In een alternatieve uitvoeringsvorm wordt de bestuurder van het voertuig automatisch herkend, bijvoorbeeld door middel van de mobiele telefoon van de bestuurder. Betaling kan dan geschieden bijvoorbeeld door een lopende rekening die is gekoppeld aan de persoon van de bestuurder, of via een betaalapp aanwezig in de mobiele telefoon van de bestuurder.
De dienstverlening aan de bestuurder van het voertuig kan verder uitgebreid worden, b.v. door de brandstoftoevoerinrichting te voorzien van een geldautomaat die desgewenst contant geld kan verstrekken aan de bestuurder.

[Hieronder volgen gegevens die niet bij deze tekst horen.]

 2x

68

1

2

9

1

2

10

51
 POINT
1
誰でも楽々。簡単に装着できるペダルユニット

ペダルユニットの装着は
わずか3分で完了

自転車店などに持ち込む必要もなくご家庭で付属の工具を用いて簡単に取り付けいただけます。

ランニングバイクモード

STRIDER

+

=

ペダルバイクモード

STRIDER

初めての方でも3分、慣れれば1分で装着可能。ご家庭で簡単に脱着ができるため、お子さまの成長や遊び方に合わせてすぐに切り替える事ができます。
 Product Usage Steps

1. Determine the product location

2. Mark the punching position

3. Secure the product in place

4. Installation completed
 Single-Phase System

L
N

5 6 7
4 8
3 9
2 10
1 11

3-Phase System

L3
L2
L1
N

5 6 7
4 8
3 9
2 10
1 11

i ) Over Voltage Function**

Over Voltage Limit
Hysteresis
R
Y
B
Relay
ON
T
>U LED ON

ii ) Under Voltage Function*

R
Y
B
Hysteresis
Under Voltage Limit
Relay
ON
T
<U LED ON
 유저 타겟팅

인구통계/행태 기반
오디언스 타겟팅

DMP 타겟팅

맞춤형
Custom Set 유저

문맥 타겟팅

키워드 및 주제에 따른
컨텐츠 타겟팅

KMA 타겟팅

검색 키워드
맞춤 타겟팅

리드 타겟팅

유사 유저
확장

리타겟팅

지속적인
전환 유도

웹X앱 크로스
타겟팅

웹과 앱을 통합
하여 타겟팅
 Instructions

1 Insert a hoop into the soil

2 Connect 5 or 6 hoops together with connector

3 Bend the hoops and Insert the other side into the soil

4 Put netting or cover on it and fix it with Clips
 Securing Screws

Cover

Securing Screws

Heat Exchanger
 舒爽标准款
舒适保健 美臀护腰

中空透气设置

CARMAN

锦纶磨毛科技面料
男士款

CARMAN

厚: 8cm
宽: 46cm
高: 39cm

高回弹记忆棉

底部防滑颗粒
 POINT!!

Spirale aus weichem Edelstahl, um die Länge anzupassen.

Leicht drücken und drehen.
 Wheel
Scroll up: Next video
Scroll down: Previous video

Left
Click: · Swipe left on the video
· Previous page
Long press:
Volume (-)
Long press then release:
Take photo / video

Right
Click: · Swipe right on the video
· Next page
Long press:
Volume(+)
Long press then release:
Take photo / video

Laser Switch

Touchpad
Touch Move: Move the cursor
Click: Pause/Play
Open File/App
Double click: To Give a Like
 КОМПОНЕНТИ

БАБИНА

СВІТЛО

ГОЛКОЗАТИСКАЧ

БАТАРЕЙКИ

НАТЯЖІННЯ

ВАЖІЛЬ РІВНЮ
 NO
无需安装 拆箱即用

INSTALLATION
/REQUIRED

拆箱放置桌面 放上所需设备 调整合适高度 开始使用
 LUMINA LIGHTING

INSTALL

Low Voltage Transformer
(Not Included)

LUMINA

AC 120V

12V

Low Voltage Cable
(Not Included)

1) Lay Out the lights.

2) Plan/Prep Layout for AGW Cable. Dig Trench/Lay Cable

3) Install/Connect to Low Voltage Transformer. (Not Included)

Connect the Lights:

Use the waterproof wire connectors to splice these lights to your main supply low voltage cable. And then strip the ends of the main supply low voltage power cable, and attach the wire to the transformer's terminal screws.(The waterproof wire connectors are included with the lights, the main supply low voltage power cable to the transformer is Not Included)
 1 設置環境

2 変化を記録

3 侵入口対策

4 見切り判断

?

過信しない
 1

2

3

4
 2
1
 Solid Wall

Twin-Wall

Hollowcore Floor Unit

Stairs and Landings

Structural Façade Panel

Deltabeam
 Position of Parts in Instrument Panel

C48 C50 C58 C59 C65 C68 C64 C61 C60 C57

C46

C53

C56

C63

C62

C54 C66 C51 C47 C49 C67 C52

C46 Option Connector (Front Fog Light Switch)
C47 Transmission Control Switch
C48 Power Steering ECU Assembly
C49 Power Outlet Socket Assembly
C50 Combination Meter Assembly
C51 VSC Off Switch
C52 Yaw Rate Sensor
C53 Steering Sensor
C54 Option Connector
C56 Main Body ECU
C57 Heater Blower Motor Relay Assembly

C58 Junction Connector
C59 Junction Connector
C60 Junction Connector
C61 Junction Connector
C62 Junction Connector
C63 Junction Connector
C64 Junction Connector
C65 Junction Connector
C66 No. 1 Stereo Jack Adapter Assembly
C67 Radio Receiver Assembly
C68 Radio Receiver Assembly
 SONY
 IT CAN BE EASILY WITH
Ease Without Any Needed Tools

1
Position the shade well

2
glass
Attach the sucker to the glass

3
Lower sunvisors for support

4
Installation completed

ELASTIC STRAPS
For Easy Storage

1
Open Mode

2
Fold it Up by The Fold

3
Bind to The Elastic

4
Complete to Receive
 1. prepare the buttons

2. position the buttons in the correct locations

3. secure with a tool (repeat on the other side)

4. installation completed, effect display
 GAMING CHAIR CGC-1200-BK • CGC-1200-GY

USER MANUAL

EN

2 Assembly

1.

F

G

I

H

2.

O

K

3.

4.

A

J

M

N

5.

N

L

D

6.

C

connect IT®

De uitvinding zal nader worden toegelicht aan de hand van in een tekening weergegeven figuren, waarbij
Figuur 1 een perspectivisch aanzicht van een brandstoftankstation in een voorkeursuitvoeringsvorm van de uitvinding toont, gezien in een richting die in hoofdzaak tegengesteld is aan de transportrichting van de voertuigen;
Figuur 2 een perspectivisch aanzicht van een brandstoftankstation in een voorkeursuitvoeringsvorm van de uitvinding toont, gezien in de transportrichting van de voertuigen;
Figuur 3 een bovenaanzicht van een brandstoftankstation in een voorkeursuitvoeringsvorm van de uitvinding laat zien;
Figuur 4 een zijaanzicht van een brandstoftankstation in een voorkeursuitvoeringsvorm van de uitvinding toont;
Figuur 5 een achteraanzicht van een brandstoftankstation in een voorkeursuitvoeringsvorm van de uitvinding laat zien;
Figuur 6 een uitvergroting van een onderdeel van het in figuur 5 in achteraanzicht getoonde brandstoftankstation toont;
Figuur 7 een onderdeel van het in figuur 4 in zijaanzicht getoonde brandstoftankstation toont;
Figuur 8 een achteraanzicht van het onderdeel van figuur 7 laat zien; en
Figuur 9 een perspectivisch aanzicht van een brandstoftankstation in een voorkeursuitvoeringsvorm van de uitvinding toont.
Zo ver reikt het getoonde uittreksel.